Tenet, Christopher Nolan (été 2020).
Il n’y a pas d’indicatif présent.
Tenet, le nouveau film très attendu de Christopher Nolan, en partie parce qu’il contraste avec les sorties post-confinement de comédies estivales médiocres, en partie parce que le cinéaste est déjà doté d’un renom exceptionnel, est un film de rentrée scolaire, qui fait travailler les méninges et réviser les temps. Nolan joue encore une fois avec nous, lance un défi aux spectateurs : celui de suivre le fil de l’intrigue de son film.
Encore bercé par le bruit des vagues et massé par les rayons du soleil, on ne comprend pas cette ouverture de film au rythme effréné d’un train qui nous ramène trop vite dans une réalité qu’on avait oubliée. Et ce rythme continue, et on ne comprend toujours pas, on saisit des informations, on voit les personnages enchaîner des actions filmées magistralement par le cinéaste, on fronce un sourcil. Alors, comme si l’écran voyait notre moue, il explique le principe du film et on croit enfin comprendre, un étau temporel, ceux qui vont vers le passé, ceux qui vont vers le futur, et le présent au milieu… la menace de destruction du monde dans une troisième guerre mondiale, froide et temporelle. (Vous avez compris ?) Alors, on se répète nos conjugaisons, il n’y a pas d’indicatif, tout est au conditionnel ; il n’y a pas de présent non plus, et le passé, susceptible de changer, n’est qu’une illusion qui n’a d’égale que la postérité. Pour sauver le monde et éviter ce conflit, il faut donc sauver le passé, le présent et l’avenir. (Vous avez compris ?) L’idée, géniale, c’est que l’on voit les traces de l’avenir dans le présent. Nolan, cinéaste du temps comme illusion et comme objet d’intrigue (Inception, Memento), tricote les temps, embobine les publics, puis détricote tout. Le film avance à rebours, et cela donne des scènes inédites : un bateau qui navigue vers l’avant sur des vagues qui vont à l’envers, des mouettes qui volent à reculons, et une course poursuite où les voitures roulent en arrière, en avant, on ne sait plus et c’est tant mieux. Tenet emporte tout sur son passage : on s’accroche, on se perd, on se retrouve, on croit comprendre, on est à nouveau perdu, on comprend autre chose, on nous explique, on nous égare, fin.
« Que je dégradasse les murs de la classe ».
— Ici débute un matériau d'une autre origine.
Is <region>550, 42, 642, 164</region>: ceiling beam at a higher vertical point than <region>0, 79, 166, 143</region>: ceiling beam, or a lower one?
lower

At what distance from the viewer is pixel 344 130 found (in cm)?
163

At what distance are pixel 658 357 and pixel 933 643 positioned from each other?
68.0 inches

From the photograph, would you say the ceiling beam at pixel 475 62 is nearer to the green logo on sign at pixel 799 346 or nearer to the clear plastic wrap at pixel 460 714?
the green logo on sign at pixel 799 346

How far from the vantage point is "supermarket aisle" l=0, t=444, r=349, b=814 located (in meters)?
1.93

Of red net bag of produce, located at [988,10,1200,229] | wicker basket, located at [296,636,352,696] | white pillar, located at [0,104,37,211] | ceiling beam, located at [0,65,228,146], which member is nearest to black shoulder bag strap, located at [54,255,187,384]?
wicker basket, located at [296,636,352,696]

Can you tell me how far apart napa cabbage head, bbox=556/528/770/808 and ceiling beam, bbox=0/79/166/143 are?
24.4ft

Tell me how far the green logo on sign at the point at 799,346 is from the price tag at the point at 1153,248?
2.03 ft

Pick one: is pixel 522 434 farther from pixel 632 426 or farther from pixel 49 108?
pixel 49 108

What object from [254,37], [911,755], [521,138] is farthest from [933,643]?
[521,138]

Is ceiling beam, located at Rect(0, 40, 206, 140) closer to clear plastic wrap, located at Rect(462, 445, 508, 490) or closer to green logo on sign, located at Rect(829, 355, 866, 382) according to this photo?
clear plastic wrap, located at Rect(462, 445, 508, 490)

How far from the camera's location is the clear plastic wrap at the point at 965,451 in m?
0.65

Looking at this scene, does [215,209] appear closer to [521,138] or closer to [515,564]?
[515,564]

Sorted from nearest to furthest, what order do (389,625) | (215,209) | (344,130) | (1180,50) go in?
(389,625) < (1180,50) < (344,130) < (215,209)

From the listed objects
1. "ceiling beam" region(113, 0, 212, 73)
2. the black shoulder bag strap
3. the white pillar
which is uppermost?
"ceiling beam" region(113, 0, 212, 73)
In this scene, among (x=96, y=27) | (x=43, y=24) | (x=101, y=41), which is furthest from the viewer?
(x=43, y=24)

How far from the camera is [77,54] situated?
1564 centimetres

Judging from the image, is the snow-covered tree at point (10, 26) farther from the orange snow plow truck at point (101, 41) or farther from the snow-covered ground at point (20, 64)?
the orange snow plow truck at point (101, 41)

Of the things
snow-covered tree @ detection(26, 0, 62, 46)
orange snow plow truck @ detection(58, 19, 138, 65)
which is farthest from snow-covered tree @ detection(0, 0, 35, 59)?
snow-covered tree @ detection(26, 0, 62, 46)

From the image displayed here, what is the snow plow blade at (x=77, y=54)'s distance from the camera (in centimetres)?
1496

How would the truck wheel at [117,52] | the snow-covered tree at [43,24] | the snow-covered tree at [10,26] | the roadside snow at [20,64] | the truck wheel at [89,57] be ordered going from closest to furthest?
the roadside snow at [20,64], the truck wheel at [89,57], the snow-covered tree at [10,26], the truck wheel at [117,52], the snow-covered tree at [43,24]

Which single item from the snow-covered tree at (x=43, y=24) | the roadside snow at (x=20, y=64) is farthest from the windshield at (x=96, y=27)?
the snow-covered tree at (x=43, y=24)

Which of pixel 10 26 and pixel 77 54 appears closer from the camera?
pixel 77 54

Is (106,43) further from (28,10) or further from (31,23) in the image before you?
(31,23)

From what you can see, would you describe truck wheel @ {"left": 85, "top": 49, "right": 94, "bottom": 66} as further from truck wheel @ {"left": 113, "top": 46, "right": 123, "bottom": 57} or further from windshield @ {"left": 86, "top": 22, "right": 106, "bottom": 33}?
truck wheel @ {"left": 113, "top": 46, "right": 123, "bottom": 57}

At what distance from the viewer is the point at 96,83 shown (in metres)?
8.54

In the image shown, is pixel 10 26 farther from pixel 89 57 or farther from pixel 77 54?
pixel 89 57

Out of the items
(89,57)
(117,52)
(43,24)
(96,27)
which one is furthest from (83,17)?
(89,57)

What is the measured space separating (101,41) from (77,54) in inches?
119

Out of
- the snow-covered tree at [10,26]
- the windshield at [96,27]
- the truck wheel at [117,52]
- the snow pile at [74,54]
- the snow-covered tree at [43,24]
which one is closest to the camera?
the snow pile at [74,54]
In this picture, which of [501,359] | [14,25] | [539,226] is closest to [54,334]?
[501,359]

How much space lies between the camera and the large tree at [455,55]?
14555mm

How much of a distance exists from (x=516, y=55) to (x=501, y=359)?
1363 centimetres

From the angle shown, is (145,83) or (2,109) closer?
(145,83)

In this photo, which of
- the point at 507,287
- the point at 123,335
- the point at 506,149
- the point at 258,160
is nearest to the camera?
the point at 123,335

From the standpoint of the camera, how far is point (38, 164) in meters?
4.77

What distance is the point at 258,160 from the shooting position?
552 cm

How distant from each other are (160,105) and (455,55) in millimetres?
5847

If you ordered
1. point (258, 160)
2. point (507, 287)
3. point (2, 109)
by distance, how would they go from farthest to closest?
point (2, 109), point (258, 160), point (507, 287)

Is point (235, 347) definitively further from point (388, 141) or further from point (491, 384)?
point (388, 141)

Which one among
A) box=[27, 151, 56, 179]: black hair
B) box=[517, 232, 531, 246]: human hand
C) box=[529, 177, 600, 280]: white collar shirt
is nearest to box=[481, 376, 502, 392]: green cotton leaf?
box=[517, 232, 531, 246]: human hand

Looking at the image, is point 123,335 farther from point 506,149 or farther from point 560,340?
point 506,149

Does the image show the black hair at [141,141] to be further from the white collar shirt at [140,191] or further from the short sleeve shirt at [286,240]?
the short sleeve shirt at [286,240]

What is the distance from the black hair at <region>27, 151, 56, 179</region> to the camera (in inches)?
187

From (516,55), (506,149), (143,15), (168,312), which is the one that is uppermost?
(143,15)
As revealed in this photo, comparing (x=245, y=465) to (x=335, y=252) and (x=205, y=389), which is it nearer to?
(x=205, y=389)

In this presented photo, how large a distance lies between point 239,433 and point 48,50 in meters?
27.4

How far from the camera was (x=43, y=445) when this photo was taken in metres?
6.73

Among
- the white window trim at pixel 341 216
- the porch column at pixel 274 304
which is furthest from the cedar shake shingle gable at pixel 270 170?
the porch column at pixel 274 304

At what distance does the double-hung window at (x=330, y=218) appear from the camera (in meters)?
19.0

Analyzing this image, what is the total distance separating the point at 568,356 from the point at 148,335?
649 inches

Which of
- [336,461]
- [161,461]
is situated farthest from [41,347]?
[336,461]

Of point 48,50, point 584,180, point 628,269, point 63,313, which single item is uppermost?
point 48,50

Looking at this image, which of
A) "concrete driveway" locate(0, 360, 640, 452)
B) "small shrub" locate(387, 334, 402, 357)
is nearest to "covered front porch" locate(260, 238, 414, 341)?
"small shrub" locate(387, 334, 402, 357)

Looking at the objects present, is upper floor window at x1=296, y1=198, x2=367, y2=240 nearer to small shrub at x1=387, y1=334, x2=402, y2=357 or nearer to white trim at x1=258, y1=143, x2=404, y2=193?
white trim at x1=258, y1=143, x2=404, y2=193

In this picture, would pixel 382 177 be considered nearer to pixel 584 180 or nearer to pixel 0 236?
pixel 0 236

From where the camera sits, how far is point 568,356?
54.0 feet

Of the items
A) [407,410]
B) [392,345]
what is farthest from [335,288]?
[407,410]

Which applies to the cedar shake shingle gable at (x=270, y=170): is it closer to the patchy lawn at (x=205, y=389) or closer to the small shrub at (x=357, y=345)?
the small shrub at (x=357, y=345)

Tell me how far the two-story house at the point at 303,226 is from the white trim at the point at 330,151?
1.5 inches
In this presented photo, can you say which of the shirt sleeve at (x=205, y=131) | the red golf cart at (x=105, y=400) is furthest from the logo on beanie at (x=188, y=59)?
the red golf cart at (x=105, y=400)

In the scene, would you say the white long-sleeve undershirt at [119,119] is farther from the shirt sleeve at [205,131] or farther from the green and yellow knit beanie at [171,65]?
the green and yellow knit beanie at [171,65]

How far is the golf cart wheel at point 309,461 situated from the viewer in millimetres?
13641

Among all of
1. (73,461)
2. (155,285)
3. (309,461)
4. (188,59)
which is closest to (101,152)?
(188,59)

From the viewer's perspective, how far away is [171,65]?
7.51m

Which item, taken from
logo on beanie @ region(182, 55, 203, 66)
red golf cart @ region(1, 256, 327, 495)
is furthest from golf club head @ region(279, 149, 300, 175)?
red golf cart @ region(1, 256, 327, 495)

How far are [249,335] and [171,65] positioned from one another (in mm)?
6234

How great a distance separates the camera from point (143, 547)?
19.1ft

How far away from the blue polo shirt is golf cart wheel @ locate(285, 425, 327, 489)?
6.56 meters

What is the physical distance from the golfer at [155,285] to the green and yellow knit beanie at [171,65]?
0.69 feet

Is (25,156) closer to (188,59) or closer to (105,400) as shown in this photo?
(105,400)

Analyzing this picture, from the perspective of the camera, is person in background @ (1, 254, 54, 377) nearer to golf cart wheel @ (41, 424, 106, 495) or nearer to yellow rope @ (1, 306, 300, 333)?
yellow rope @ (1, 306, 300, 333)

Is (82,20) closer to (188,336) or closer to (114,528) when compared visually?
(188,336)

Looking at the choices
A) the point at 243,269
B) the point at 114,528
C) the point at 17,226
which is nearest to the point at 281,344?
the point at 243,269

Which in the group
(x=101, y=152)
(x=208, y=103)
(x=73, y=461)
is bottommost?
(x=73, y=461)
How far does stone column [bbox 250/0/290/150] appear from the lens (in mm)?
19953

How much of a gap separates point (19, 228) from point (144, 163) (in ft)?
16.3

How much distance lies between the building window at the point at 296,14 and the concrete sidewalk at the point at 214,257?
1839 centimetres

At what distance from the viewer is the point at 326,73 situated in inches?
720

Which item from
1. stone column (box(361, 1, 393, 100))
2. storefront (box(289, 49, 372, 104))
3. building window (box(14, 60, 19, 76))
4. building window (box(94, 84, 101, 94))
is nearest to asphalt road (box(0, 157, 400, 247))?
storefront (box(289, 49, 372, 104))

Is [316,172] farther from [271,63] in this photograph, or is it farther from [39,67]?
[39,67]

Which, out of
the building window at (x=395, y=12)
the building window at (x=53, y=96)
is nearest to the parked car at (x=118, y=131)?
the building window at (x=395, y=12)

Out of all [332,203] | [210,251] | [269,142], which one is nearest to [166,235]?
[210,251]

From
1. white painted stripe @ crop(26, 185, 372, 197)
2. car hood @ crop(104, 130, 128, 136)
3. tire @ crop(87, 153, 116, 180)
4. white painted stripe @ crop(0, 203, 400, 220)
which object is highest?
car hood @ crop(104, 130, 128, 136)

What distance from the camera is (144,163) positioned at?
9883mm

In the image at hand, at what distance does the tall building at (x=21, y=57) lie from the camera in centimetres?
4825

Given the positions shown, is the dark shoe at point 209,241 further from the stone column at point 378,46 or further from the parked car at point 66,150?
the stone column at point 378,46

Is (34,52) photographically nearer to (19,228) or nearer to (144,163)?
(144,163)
Une fois ce principe déroutant compris, il ne reste du film que peu de choses : entre des dialogues lourds, des personnages à peine esquissés, à peine incarnés par des acteurs pourtant doués, les scènes d’action sont bien réalisées et le rythme construit brillamment. Christopher Nolan est un grand réalisateur, mais les bases du scénario restent fragiles. On tombe vite dans des situations absurdes où, à force de répétition, on oublie le sens de ce qu’on voit, à la façon d’un élève punit qui doit recopier 100 fois la même sentence le plus vite possible avant de pouvoir aller faire autre chose. (Antoine Doinel dans Les 400 coups conjugue à l’imparfait du subjonctif une phrase, qui sonne certes bien mais dont on ignore la signification.) Tenet est un peu comme ça (le synopsis insiste d’ailleurs : « muni d’un seul mot – Tenet – … »). La fin, comme un cheveu sur la soupe, se veut bouquet final mais s’avère demi molle. Rien ne vaudra sans doute la fin de la trilogie Dark Knight, de ce même Nolan…
Le film est très imparfait (du subjonctif), mais reste impressionnant. Ce n’est sans doute pas le chef d’œuvre de Nolan, mais il s'inscrit dans la lignée (en progrès) du mitigé Dunkerque, qui avait les mêmes caractéristiques : faiblesses scénaristiques (hormis le principe cérébral/temporel de base, qui, lui, est génial) étouffées par une bonne mise en scène.